OV GPU integration #207

kurapov-peter · 2024-08-01T12:08:36Z

No description provided.

dchigarev · 2024-08-27T09:04:55Z

Openvino branch with the current state: https://github.com/dchigarev/openvino/tree/gc-gpu (semi-working)

Current status:
There are two pipelines in OpenVINO that can use our GC-GPU pipeline:

OpenVINO CPU:
- the data is originally on CPU
- the mlir module accepts CPU pointers
- our module copies the data to GPU and the result back to CPU
- our mlir module is responsible for creating cl::Buffers and cl::CommandQueue
The GC-GPU integration with the openVINO CPU pipeline works. A simple mlir module can be executed and the output result is correct.
OpenVINO GPU (star* marked points mean, that they're not yet implemented):
- the data is originally on GPU (cl::Buffer) (allocated by OV)
- *the mlir module accepts pointers to (cl_mem/cl::Buffer)
- *the mlir module accepts a pointer to cl::CommandQueue (that contains information about device)
- *the mlir module using our OpenCLRuntimeWrapper submits our kernel to the received queue
This part doesn't function for now. Working on it.
From where we can receive cl::Buffers/cl::CommandQueue in openVINO
To where we should propagate them

An example of a simple MLIR module that GC receives from openVINO

module @fragment_name {
  func.func @entry(%arg0: memref<64x128xf32>, %arg1: memref<128x128xf32>, %arg2: memref<64x128xf32>) {
    %0 = bufferization.to_tensor %arg0 restrict : memref<64x128xf32>
    %1 = bufferization.to_tensor %arg1 restrict : memref<128x128xf32>
    %2 = tensor.empty() : tensor<64x128xf32>
    %cst = arith.constant 0.000000e+00 : f32
    %3 = linalg.fill ins(%cst : f32) outs(%2 : tensor<64x128xf32>) -> tensor<64x128xf32>
    %4 = linalg.matmul ins(%0, %1 : tensor<64x128xf32>, tensor<128x128xf32>) outs(%3 : tensor<64x128xf32>) -> tensor<64x128xf32>
    %5 = tensor.empty() : tensor<64x128xf32>
    %6 = linalg.add ins(%4, %0 : tensor<64x128xf32>, tensor<64x128xf32>) outs(%5 : tensor<64x128xf32>) -> tensor<64x128xf32>
    bufferization.materialize_in_destination %6 in restrict writable %arg2 : (tensor<64x128xf32>, memref<64x128xf32>) -> ()
    return
  }
}

kurapov-peter · 2024-08-27T10:11:36Z

I think we can skip the queue passing (#230) for the time being and create a new one each time we submit a kernel. This should still be functional, queue passing should be a separate problem.

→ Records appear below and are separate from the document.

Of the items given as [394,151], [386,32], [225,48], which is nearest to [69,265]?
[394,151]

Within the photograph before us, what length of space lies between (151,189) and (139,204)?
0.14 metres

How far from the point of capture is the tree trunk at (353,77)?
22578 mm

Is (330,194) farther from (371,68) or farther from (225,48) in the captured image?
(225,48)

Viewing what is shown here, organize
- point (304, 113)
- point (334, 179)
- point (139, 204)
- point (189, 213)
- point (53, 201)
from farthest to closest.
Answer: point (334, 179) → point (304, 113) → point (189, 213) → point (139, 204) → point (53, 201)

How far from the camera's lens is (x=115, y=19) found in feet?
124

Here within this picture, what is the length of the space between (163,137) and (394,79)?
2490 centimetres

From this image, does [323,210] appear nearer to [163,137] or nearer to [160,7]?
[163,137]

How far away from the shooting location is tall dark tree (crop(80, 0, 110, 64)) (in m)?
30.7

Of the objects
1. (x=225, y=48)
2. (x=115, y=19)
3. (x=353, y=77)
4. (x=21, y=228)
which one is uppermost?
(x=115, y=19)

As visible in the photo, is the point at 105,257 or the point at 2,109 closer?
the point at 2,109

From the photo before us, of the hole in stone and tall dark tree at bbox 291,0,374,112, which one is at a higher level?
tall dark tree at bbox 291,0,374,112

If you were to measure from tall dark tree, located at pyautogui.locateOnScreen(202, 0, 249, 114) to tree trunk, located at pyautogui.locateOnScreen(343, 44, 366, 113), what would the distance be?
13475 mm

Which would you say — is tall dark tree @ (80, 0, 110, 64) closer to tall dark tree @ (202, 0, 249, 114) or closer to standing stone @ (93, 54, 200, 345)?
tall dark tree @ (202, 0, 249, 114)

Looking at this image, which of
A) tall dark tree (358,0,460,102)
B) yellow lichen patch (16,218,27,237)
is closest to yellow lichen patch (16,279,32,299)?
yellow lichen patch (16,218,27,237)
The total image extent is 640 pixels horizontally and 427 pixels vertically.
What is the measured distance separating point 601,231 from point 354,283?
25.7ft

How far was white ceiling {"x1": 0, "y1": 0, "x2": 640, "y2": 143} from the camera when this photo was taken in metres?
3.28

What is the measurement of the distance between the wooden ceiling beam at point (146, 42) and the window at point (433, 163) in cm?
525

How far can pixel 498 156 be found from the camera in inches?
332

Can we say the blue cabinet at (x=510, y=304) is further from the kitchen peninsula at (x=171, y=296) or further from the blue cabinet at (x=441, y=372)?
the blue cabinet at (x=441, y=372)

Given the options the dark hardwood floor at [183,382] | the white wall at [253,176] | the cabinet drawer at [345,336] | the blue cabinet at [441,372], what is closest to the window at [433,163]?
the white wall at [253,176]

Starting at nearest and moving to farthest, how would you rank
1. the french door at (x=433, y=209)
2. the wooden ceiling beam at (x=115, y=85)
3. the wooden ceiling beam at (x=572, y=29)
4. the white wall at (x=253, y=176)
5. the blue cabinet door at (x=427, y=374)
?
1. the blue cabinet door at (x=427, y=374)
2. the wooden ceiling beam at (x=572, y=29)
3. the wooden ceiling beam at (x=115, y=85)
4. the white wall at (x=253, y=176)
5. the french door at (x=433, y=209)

dchigarev · 2024-09-03T12:37:49Z

Current status:

Simple openvino subgraphs are successfully compiled and executed using GPU pipeline from GC
GPU buffers that are allocated on OpenVino side are successfully propagated and obtained* by our openclRuntime (*with hacks that help to distinguish between USM and cl::Buffer in openclRuntime. See 'Things left to do.1' for more info)
Working on a set of sanity-tests in OpenVino for GC integration.

Things left to do:

We need to distinguish between USM and cl::Buffer pointers in our OpenCLRuntimeWrapper::launchKernel as we need to handle them differently when setting as a kernel's argument (we have to call clSetKernelArg for cl::Buffer and clSetKernelArgMemPointerINTEL for USM).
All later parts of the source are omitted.